Asked if the race to achieve superhuman artificial intelligence (AI) was inevitable, Stuart Russell, UC Berkeley professor of computer science and leading expert on AI, says yes.
“The idea of intelligent machines is kind of irresistible,” he says, and the desire to make intelligent machines dates back thousands of years. Aristotle himself imagined a future in which “the plectrum could pluck itself” and “the loom could weave the cloth.” But the stakes of this future are incredibly high. As Russell told his audience during a talk he gave in London in 2013, “Success would be the biggest event in human history … and perhaps the last event in human history.”
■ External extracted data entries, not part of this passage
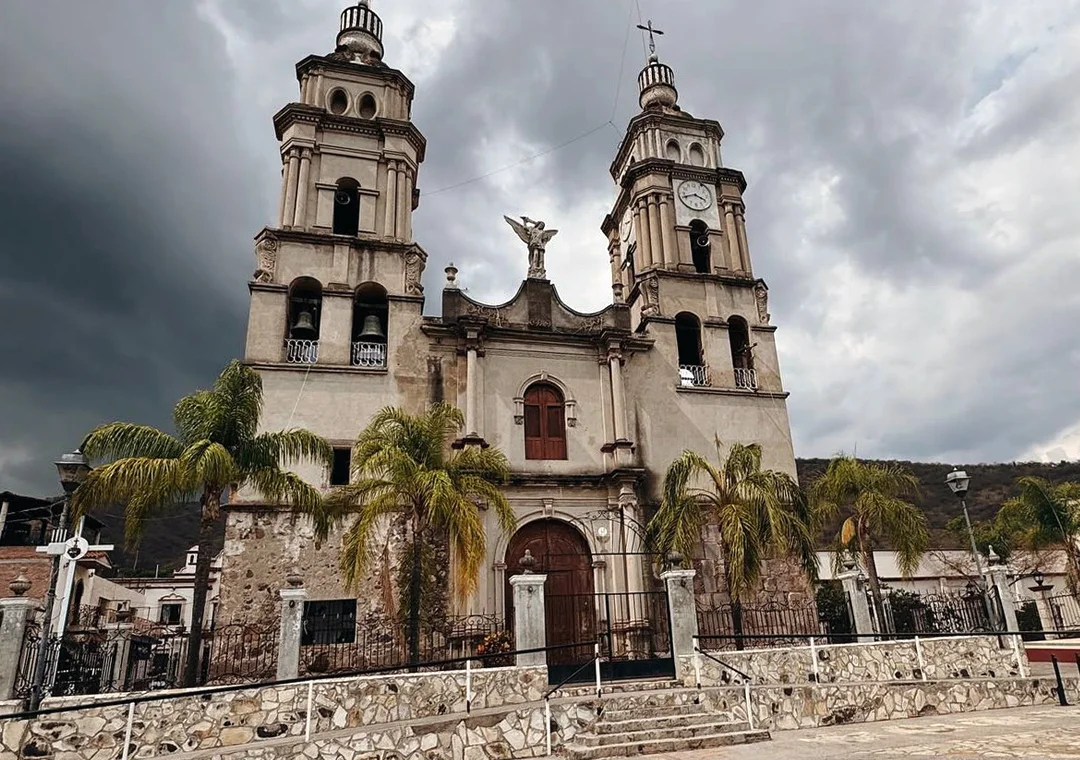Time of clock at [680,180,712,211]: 3:42
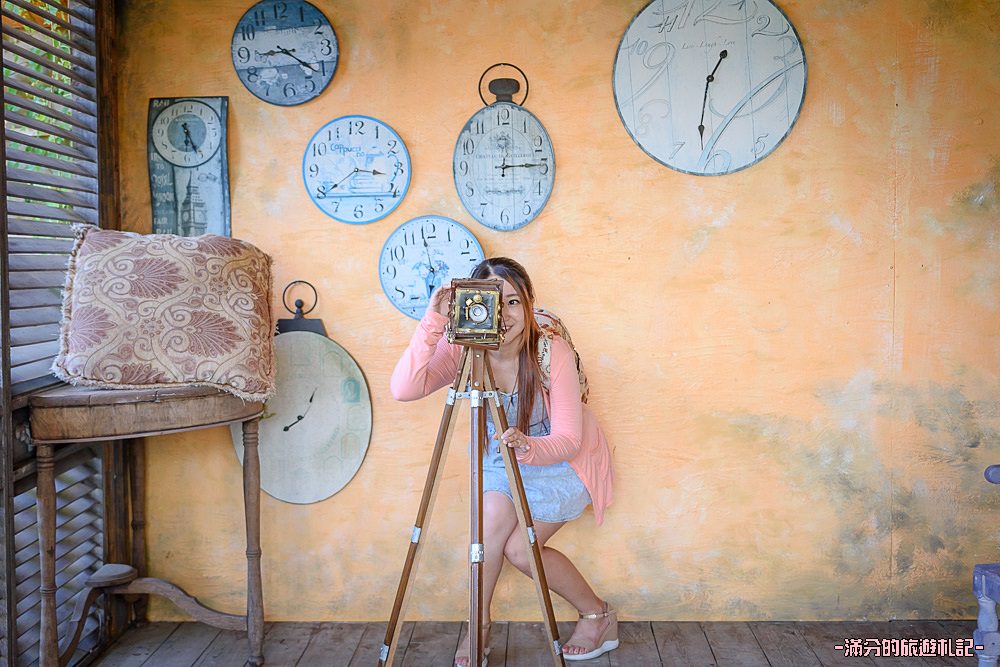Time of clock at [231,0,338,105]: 8:21
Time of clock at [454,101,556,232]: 12:14
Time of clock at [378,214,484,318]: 6:58
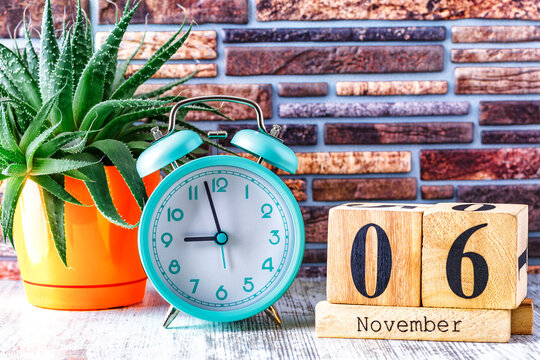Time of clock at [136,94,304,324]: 8:57
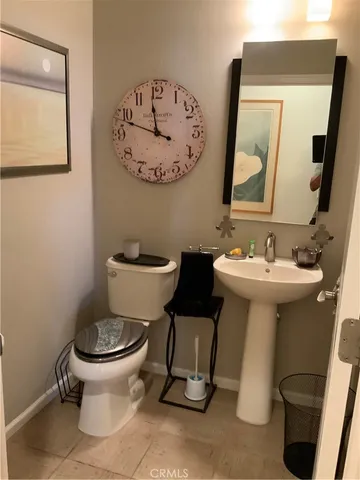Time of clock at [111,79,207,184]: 11:48
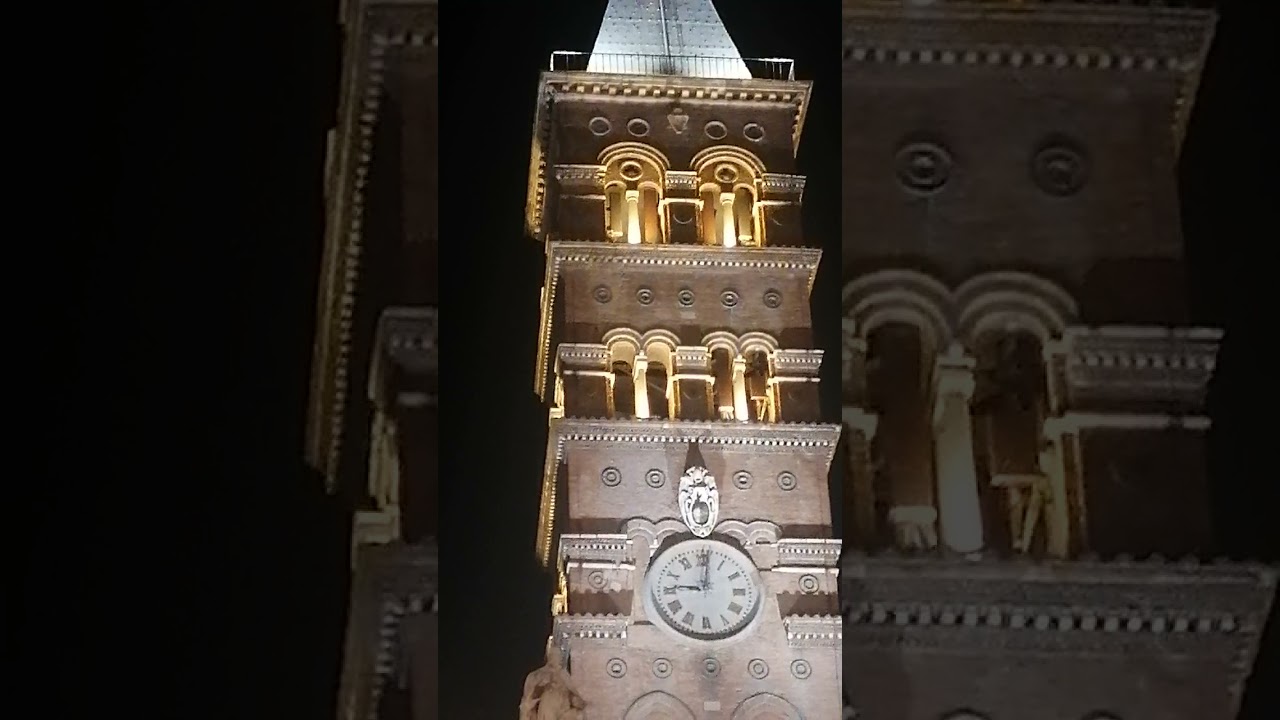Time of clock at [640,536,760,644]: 9:01
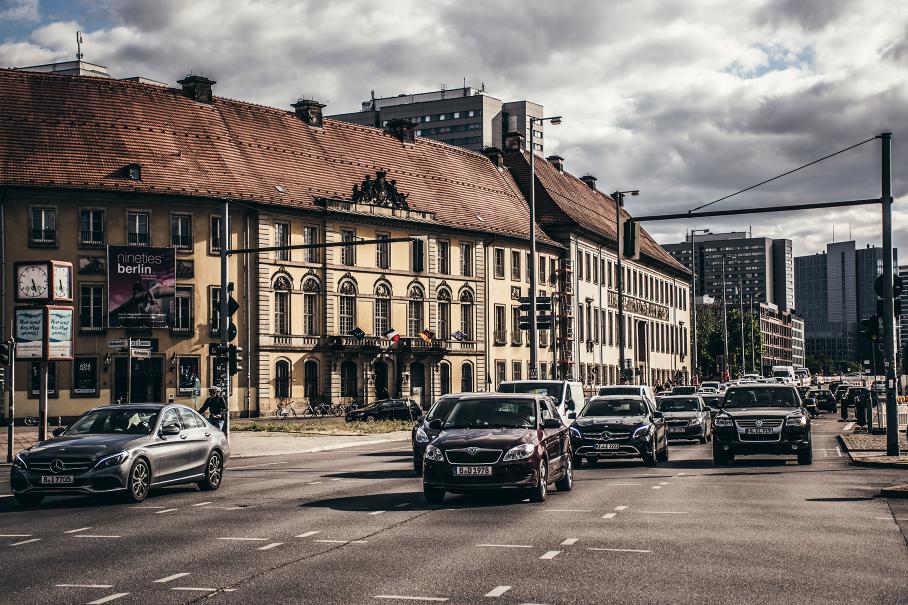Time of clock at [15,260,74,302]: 5:26
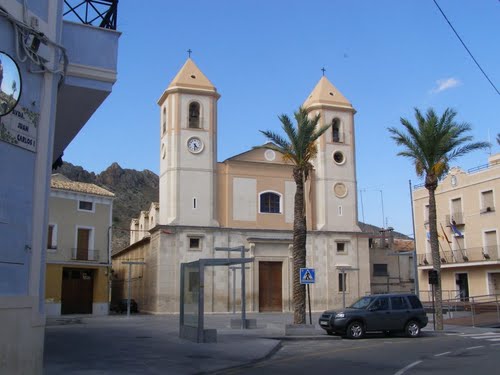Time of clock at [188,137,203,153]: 4:31
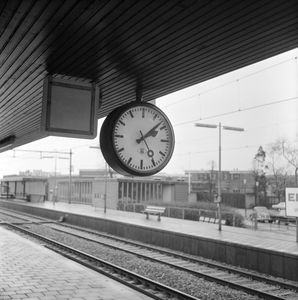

The problem isn’t AI itself, but the way it’s designed. Algorithms are inherently Machiavellian; they will use any means to achieve their objective.
For better or worse, we’re drawing ever closer to that vision. Services like Google Maps and the recommendation engines that drive online shopping sites like Amazon may seem innocuous, but advanced versions of those same algorithms are enabling AI that is more nefarious. (Think doctored news videos and targeted political propaganda.)
AI devotees assure us that we will never be able to create machines with superhuman intelligence. But Russell, who runs Berkeley’s Center for Human-Compatible Artificial Intelligence and wrote Artificial Intelligence: A Modern Approach, the standard text on the subject, says we’re hurtling toward disaster. In his forthcoming book, Human Compatible: Artificial Intelligence and the Problem of Control, he compares AI optimists to the bus driver who, as he accelerates toward a cliff, assures the passengers they needn’t worry—he’ll run out of gas before they reach the precipice.
“I think this is just dishonest,” Russell says. “I don’t even believe that they believe it. It’s just a defensive maneuver to avoid having to think about the direction that they’re heading.”
The problem isn’t AI itself, but the way it’s designed. Algorithms are inherently Machiavellian; they will use any means to achieve their objective. With the wrong objective, Russell says, the consequences can be disastrous. “It’s bad engineering.”
Proposing a solution to AI’s fundamental “design error” is the goal of Professor Russell’s new book, which comes out in October. In advance of publication, we sat down to discuss the state of AI and how we can avoid plunging off the edge.
This conversation has been edited for length and clarity.
You’re hardly alone in sounding the alarm about artificial intelligence—I’m thinking of people like Elon Musk and Stephen Hawking. What’s fueling these fears?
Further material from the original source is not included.